# Custom Tables of Descriptive Statistics in R

Here’s how we can quite easily and flexibly create tables of descriptive statistics in R. Of course, we can simply use `summary(variable_name)`, but this is not what you’d include in a manuscript — so not what you want when compiling a document in knitr/Rmarkdown.

First, we identify the variables we want to summarize. Often our database includes many more variables:

vars <- c("variable_1", "variable_2", "variable_3")

Note that these are the variable names in quotes. Second, we use `lapply()` to calculate whatever summary statistic we want. This is where flexibility kicks in: have you ever tried to include an interpolated median in such a table, just as easy as the mean in R. Here’s an example with the mean, minimum, maximum, and median:

`v_mean <- lapply(dataset[vars], mean, na.rm=TRUE)`
`v_min <- lapply(dataset[vars], min, na.rm=TRUE)`
`v_max <- lapply(dataset[vars], max, na.rm=TRUE)`
`v_med <- lapply(dataset[vars], median, na.rm=TRUE)`

Too many digits? We can use `round()` to get rid of them. There’s actually an argument ‘digits’ in the `kable()` command we’ll use in a minute that in principle allows rounding at the very end, but unfortunately it often fails on me.

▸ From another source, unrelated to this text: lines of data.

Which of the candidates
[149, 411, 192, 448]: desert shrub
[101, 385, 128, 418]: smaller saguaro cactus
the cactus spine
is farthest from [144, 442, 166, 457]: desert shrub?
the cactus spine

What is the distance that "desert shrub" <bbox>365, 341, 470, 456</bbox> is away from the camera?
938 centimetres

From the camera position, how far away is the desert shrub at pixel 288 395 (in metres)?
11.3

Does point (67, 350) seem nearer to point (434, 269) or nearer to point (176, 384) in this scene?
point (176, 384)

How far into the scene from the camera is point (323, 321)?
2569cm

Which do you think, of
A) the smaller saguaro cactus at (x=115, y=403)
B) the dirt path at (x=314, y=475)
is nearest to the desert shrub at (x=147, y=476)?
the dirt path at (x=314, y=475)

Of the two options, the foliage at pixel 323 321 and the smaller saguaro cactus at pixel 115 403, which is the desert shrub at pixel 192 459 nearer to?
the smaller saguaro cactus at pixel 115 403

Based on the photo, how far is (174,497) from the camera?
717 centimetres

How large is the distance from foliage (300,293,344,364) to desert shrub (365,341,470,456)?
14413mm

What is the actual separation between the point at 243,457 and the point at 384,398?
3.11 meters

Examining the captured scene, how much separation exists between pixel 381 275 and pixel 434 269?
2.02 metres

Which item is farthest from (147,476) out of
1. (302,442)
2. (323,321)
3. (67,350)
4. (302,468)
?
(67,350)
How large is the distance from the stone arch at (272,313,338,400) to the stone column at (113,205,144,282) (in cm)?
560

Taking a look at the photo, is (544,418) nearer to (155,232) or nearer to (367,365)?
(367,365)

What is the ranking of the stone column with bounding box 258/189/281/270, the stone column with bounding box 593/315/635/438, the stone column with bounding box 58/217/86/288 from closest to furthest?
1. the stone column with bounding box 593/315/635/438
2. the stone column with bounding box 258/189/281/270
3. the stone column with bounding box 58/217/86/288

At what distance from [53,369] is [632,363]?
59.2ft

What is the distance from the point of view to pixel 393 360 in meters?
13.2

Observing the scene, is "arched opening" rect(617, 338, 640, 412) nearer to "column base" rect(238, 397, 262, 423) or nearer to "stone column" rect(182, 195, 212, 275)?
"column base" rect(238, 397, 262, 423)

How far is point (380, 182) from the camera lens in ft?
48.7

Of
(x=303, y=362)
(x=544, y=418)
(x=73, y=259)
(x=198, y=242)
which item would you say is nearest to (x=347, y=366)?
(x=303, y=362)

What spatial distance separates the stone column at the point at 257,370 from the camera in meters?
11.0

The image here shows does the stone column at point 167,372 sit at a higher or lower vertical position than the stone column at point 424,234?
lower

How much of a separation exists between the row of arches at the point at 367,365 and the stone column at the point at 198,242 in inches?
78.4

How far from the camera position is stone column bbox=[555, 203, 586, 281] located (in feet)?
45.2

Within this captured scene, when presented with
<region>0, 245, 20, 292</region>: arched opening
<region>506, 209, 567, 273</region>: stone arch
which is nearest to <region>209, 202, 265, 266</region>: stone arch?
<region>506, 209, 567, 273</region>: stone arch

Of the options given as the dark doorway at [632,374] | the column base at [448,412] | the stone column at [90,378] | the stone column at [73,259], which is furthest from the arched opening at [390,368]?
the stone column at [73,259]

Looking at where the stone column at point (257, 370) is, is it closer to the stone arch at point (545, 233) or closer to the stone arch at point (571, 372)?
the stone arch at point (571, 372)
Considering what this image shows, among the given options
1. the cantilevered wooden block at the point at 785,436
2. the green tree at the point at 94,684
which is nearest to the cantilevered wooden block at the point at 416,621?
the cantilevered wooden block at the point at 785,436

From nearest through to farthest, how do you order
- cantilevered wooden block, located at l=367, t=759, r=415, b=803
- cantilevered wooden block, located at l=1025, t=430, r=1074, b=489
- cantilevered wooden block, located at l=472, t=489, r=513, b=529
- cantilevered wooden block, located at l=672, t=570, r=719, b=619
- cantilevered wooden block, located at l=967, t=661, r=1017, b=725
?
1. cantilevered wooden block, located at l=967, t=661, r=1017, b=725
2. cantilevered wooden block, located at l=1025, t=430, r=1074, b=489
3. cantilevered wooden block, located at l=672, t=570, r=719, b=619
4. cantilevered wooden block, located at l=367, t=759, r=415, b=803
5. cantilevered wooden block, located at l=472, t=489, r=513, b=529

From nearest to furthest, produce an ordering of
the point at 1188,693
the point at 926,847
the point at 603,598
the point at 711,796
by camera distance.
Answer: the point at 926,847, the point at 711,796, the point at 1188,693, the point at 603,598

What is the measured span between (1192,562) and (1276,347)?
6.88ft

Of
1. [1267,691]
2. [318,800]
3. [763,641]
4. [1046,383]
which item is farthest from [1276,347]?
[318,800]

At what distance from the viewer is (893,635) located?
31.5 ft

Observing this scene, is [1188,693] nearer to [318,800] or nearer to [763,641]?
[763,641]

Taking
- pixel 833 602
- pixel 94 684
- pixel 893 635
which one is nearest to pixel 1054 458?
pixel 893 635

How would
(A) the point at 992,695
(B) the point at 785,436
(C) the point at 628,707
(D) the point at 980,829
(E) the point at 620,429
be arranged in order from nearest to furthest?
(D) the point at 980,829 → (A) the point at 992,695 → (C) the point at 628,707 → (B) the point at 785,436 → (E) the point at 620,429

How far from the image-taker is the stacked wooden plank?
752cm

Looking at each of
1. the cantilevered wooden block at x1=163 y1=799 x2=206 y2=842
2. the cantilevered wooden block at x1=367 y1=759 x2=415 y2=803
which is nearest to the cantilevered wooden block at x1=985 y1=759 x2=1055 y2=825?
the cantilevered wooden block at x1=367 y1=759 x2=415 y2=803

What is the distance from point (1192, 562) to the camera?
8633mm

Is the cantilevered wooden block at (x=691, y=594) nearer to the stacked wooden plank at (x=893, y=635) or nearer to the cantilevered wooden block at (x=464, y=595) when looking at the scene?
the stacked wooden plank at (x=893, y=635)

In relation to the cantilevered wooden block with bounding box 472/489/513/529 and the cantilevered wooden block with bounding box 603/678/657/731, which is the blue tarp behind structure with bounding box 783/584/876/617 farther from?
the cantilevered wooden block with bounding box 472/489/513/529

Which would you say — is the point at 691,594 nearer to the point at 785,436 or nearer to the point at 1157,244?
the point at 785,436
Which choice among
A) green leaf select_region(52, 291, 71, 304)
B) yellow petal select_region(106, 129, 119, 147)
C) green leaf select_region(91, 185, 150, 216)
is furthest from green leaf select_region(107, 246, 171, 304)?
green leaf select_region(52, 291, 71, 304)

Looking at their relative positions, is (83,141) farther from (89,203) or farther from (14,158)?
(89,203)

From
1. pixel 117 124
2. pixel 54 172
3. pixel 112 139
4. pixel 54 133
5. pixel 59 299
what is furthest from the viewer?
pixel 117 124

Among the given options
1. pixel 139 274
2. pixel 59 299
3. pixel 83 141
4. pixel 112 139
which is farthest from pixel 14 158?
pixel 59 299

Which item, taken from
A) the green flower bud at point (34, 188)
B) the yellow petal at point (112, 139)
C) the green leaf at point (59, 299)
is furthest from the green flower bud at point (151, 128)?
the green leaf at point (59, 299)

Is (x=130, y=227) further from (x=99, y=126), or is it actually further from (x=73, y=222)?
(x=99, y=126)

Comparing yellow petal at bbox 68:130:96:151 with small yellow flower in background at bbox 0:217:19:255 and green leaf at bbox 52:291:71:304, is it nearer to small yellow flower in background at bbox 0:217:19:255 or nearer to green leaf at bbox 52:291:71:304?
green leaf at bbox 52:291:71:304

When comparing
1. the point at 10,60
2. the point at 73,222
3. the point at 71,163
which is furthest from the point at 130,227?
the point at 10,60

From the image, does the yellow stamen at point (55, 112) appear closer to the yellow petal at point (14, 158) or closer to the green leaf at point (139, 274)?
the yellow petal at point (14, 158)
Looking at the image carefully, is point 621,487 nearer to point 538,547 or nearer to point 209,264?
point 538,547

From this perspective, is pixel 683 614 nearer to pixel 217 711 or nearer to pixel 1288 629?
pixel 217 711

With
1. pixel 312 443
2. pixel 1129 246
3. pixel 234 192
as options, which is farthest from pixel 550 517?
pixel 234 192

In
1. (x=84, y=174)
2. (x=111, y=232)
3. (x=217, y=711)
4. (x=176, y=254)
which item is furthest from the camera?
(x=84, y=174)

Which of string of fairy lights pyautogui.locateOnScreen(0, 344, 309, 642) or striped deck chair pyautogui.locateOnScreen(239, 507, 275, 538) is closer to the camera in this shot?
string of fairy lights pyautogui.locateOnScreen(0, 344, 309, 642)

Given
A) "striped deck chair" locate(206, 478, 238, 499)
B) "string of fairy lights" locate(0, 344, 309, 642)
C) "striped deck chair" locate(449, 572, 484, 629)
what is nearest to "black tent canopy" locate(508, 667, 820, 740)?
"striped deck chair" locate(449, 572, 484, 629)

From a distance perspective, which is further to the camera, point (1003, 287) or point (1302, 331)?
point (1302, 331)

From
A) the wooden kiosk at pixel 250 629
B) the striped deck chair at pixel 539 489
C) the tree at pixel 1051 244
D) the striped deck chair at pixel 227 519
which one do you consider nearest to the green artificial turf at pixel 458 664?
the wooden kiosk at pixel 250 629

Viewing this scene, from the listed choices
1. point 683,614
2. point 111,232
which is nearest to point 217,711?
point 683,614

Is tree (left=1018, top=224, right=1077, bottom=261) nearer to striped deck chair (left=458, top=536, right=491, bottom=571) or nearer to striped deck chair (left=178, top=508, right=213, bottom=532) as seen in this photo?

Rounding:

`v_mean <- round(as.numeric(v_mean), 2)`

Now we only need to bring the different summary statistics together:

`v_tab <- cbind(mean=v_mean, min=v_min, max=v_max, median=v_med)`

`rownames(v_tab) <- c("Variable 1", "A description of variable 2", "Variable 3")`
and we use `kable()` to generate a decent table:
`kable(v_tab)`